In the passage on bladder type accumulators, what happens to the bladder in the initial step of its deformation?

======== Reading passage

In a bladder type accumulator, an inner space of a container main body is partitioned by a bladder into a gas chamber and a liquid chamber, and liquid is made to flow into or from the liquid chamber as opposed to a gas pressure in the gas chamber.

However, if a liquid pressure in the liquid chamber should exceed an allowable limit, or if the gas pressure should be lowered due to leakage of the gas in the gas chamber, then liquid exceeding a predetermined volume would enter the container main body, hence the bladder would be contracted exceeding an allowable compression range, and eventually the bladder would be pushed into a gas feed port of the gas chamber or the like and would be damaged.

Therefore, in order to prevent such accidents, bladder type accumulators associated with a sensor as referred to in the following have been employed. For instance, a bladder type accumulator associated with the so-called shutter type sensor, in which a holder projecting into a bladder and both leg end portions of a U-shaped optical fiber accommodated in the holder are fixedly secured to a top, wall plate of a container main body, a shutter is provided in the midway of the optical fiber, and a driver for that shutter is disposed one set on the outer periphery of the holder as disclosed in Japanese Utility Model Application No. 60-192945 (1985), and a bladder type accumulator associated with the so-called umbrella type sensor, in which a holder projecting into a bladder is provided on a top wall plate of a container main body, a lower limit sensor of umbrella shape is provided at the bottom end portion of the holder, and an upper limit sensor of umbrella shape is provided above the lower limit sensor as disclosed in Japanese Utility Model Application No. 60-192944(1985), have been employed in the prior art.

A bladder in a bladder type accumulator would deform while it is subjected to a gas pressure and a liquid pressure, and the deformation has such nature that in the initial step of the deformation a bottom portion of the bladder rises in the axial direction, and in the next step of the deformation a deforming portion of the bladder contracts in the radial directions.

================
======== Provided data

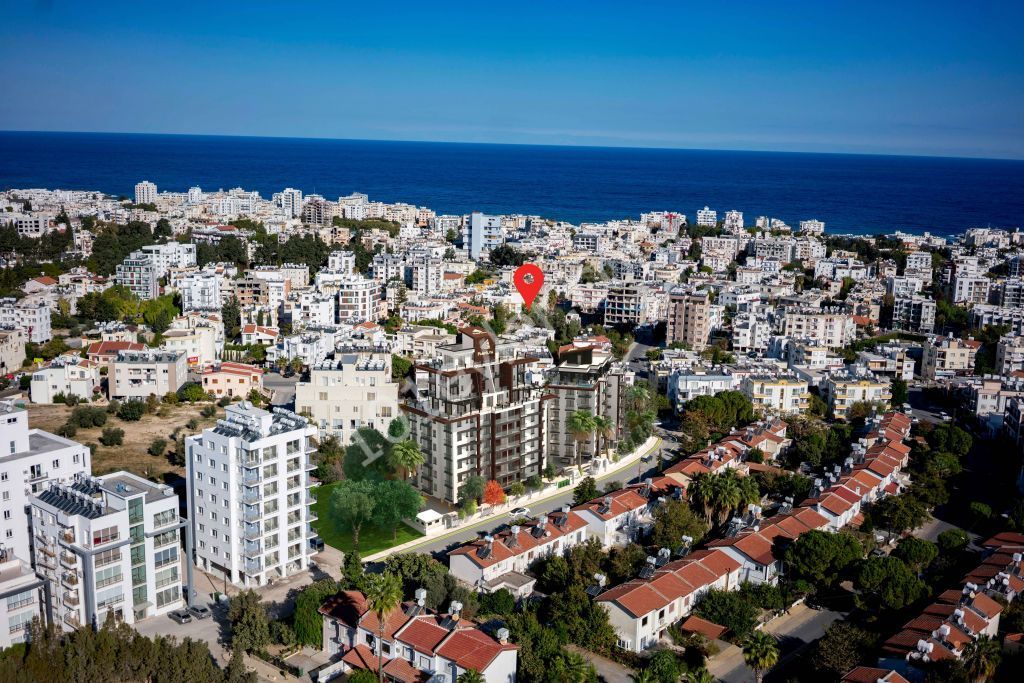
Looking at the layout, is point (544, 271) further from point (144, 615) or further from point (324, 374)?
Answer: point (144, 615)

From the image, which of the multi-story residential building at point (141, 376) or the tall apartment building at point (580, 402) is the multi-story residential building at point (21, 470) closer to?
the tall apartment building at point (580, 402)

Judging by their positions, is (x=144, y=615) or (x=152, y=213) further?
(x=152, y=213)

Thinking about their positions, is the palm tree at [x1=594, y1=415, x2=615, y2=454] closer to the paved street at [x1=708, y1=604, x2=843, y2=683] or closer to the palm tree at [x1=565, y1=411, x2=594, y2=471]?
the palm tree at [x1=565, y1=411, x2=594, y2=471]

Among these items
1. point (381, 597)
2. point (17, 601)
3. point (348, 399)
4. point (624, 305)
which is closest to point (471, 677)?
point (381, 597)

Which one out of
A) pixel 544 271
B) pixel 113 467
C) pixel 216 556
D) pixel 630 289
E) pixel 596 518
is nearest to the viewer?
pixel 216 556

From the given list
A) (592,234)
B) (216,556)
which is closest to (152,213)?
(592,234)

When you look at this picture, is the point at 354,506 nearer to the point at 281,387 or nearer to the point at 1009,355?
the point at 281,387

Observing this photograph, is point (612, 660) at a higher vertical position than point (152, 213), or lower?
lower

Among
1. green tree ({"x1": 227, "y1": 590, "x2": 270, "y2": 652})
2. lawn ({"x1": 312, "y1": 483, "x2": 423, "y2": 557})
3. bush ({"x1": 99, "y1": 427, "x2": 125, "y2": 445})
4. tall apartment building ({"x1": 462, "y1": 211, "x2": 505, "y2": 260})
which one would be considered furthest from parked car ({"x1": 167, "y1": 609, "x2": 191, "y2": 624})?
→ tall apartment building ({"x1": 462, "y1": 211, "x2": 505, "y2": 260})
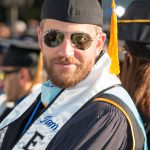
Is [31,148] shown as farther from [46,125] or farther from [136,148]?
[136,148]

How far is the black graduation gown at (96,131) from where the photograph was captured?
2836 mm

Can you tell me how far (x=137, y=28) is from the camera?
3805 millimetres

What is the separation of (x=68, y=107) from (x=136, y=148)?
424 millimetres

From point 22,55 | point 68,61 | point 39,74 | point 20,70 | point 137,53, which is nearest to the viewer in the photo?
point 68,61

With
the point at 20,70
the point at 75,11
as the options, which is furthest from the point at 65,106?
the point at 20,70

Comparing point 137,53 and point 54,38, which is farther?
point 137,53

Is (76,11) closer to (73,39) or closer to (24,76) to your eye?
(73,39)

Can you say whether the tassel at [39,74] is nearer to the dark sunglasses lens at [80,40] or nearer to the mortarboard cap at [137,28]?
the mortarboard cap at [137,28]

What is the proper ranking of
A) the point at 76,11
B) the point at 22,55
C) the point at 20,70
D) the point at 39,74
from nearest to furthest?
the point at 76,11 → the point at 39,74 → the point at 20,70 → the point at 22,55

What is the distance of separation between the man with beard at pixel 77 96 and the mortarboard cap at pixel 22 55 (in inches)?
116

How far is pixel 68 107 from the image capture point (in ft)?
10.1

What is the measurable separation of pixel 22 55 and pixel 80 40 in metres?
3.34

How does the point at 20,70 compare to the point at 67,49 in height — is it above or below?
below

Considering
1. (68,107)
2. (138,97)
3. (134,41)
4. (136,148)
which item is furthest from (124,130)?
(134,41)
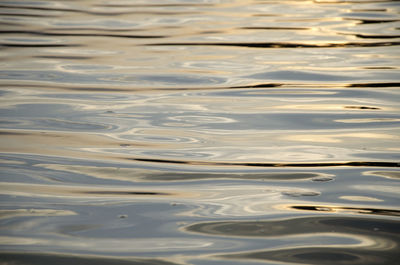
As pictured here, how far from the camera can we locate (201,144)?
6.23 feet

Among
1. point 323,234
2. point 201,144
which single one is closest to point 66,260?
point 323,234

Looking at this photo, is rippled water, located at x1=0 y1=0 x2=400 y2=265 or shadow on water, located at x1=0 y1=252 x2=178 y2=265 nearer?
shadow on water, located at x1=0 y1=252 x2=178 y2=265

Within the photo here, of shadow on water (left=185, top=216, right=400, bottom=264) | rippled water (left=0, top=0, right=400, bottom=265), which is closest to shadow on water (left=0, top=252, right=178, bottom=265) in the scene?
rippled water (left=0, top=0, right=400, bottom=265)

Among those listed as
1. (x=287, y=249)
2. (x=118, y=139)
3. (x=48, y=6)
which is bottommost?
(x=287, y=249)

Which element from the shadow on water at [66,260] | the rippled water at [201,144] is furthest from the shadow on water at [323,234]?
the shadow on water at [66,260]

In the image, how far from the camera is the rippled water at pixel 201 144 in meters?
1.25

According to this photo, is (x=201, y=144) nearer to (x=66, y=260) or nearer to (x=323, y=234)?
(x=323, y=234)

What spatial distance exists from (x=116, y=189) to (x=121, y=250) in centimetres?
35

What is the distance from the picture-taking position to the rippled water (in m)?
1.25

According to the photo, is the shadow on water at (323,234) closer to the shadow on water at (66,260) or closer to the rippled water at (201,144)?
the rippled water at (201,144)

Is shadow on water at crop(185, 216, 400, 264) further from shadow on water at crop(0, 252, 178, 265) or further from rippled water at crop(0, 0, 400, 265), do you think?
shadow on water at crop(0, 252, 178, 265)

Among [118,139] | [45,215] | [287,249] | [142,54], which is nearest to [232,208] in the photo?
[287,249]

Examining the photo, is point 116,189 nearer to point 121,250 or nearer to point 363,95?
point 121,250

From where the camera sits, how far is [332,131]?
79.5 inches
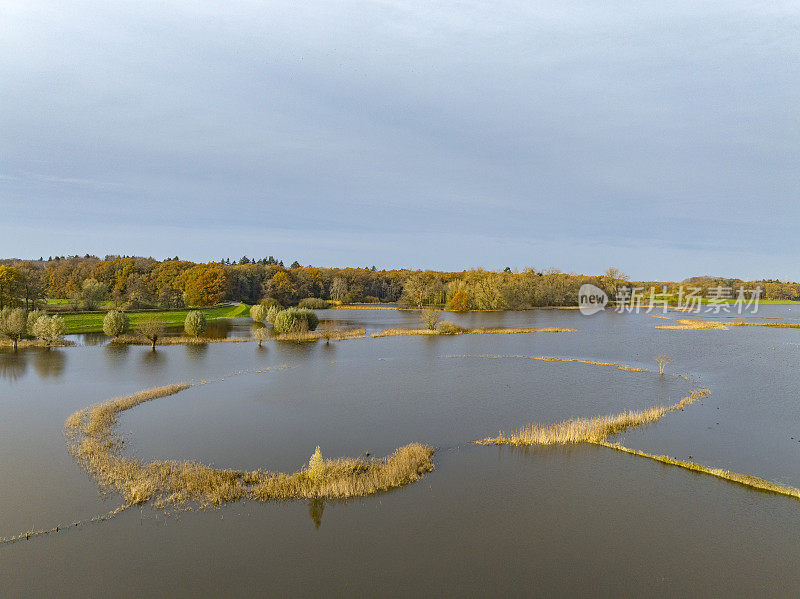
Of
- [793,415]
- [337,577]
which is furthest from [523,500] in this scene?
[793,415]

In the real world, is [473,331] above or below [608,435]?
above

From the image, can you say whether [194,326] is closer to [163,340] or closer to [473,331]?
[163,340]

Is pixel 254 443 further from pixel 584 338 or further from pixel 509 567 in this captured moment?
pixel 584 338

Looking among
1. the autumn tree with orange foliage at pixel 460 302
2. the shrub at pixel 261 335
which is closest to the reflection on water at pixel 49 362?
the shrub at pixel 261 335

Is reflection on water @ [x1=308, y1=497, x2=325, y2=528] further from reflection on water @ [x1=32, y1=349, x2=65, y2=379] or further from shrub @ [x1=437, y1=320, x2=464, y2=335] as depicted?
shrub @ [x1=437, y1=320, x2=464, y2=335]

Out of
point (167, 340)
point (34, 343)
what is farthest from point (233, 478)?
point (34, 343)

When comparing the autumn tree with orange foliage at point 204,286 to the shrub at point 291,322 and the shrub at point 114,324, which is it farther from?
the shrub at point 291,322
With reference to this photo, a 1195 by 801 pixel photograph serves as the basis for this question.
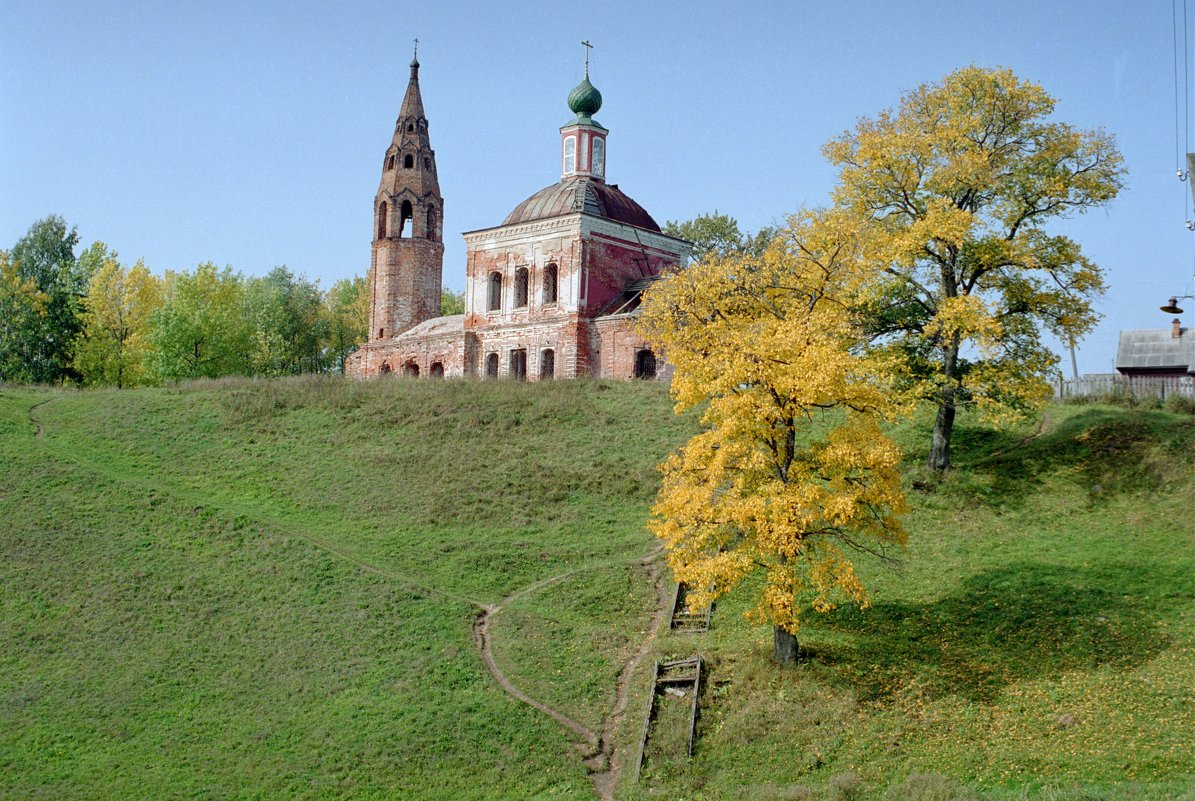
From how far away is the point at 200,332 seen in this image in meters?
51.8

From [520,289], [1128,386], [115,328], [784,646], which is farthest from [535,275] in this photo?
[784,646]

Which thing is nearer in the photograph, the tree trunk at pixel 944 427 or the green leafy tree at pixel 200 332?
the tree trunk at pixel 944 427

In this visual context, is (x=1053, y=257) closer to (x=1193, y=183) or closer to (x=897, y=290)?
(x=897, y=290)

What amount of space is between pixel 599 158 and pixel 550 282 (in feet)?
20.4

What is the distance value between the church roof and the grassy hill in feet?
40.9

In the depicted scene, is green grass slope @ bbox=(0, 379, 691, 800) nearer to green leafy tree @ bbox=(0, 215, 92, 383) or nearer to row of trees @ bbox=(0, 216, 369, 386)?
row of trees @ bbox=(0, 216, 369, 386)

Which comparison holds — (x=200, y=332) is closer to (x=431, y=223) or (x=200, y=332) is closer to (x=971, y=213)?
(x=431, y=223)

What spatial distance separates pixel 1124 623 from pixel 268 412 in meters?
26.8

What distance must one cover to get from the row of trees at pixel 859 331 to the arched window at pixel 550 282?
1413 cm

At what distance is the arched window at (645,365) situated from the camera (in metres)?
39.3

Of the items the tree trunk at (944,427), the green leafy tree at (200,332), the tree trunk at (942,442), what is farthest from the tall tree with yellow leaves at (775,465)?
the green leafy tree at (200,332)

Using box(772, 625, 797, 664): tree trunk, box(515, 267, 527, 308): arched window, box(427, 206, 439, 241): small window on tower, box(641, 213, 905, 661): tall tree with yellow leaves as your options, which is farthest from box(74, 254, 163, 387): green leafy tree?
A: box(772, 625, 797, 664): tree trunk

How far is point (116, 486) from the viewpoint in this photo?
28.0m

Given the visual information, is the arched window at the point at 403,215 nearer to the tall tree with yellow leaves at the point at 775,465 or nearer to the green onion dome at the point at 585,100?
the green onion dome at the point at 585,100
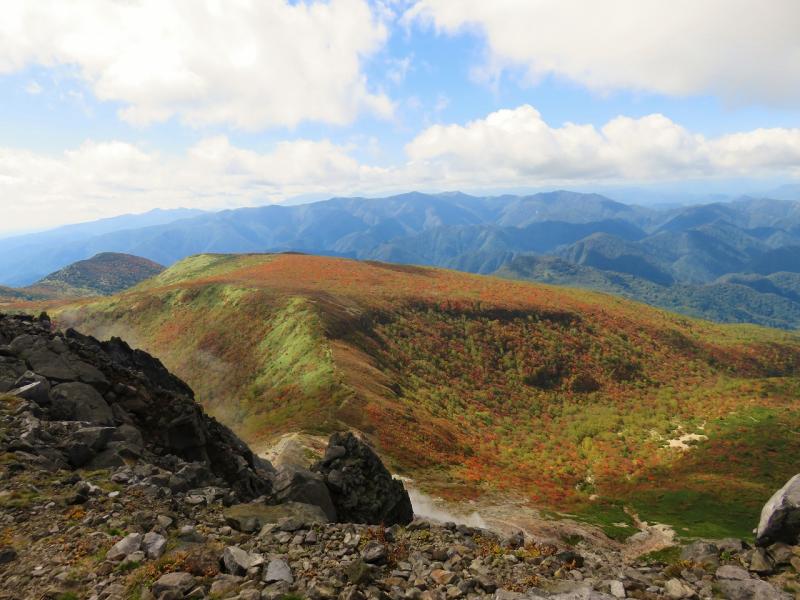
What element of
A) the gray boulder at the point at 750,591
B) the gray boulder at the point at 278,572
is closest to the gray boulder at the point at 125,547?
the gray boulder at the point at 278,572

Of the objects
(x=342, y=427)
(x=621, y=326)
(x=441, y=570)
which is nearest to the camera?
(x=441, y=570)

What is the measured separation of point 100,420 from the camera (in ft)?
58.3

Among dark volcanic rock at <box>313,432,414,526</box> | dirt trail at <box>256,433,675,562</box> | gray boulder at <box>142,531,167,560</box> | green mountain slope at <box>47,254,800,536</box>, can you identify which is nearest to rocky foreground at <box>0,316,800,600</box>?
gray boulder at <box>142,531,167,560</box>

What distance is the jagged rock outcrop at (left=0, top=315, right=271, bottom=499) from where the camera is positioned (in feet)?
48.7

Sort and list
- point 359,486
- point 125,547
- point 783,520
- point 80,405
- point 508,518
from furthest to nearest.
Answer: 1. point 508,518
2. point 359,486
3. point 80,405
4. point 783,520
5. point 125,547

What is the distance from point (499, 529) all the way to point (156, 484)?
2251 cm

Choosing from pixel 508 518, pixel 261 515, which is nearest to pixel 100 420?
pixel 261 515

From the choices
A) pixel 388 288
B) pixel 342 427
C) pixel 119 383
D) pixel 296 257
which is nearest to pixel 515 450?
pixel 342 427

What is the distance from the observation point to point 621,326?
90625 millimetres

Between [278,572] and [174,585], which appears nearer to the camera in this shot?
[174,585]

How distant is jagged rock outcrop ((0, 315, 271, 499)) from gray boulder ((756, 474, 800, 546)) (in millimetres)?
16980

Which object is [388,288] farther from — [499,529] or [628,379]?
[499,529]

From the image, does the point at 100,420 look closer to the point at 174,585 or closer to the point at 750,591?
the point at 174,585

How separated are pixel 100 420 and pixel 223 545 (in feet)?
33.9
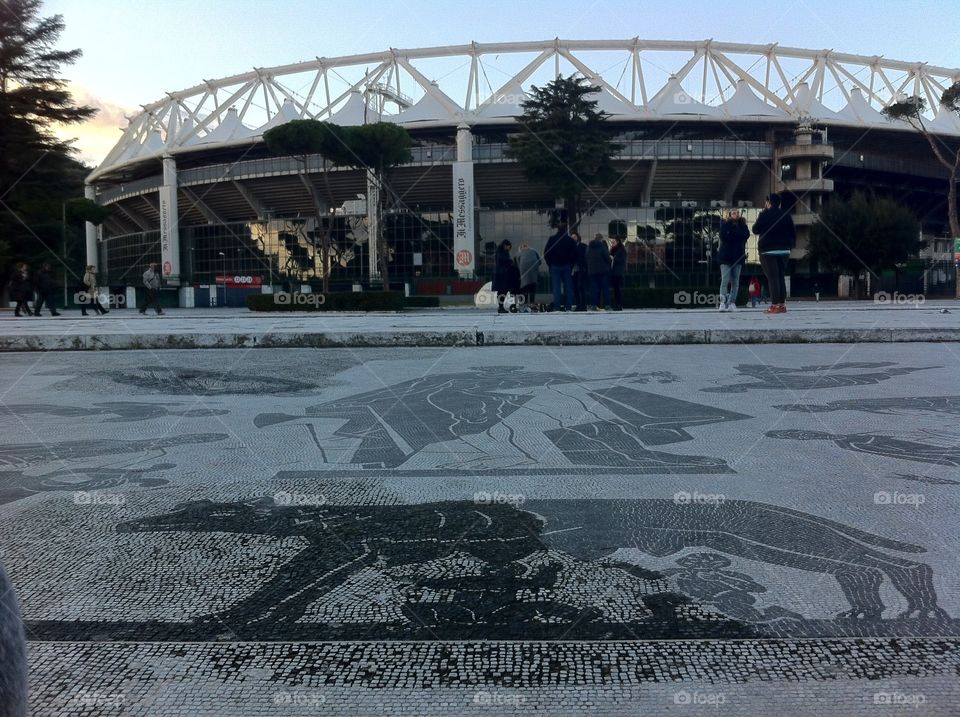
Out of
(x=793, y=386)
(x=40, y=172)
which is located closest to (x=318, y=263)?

================

Solution below — The bottom portion of the bladder rises in the axial direction.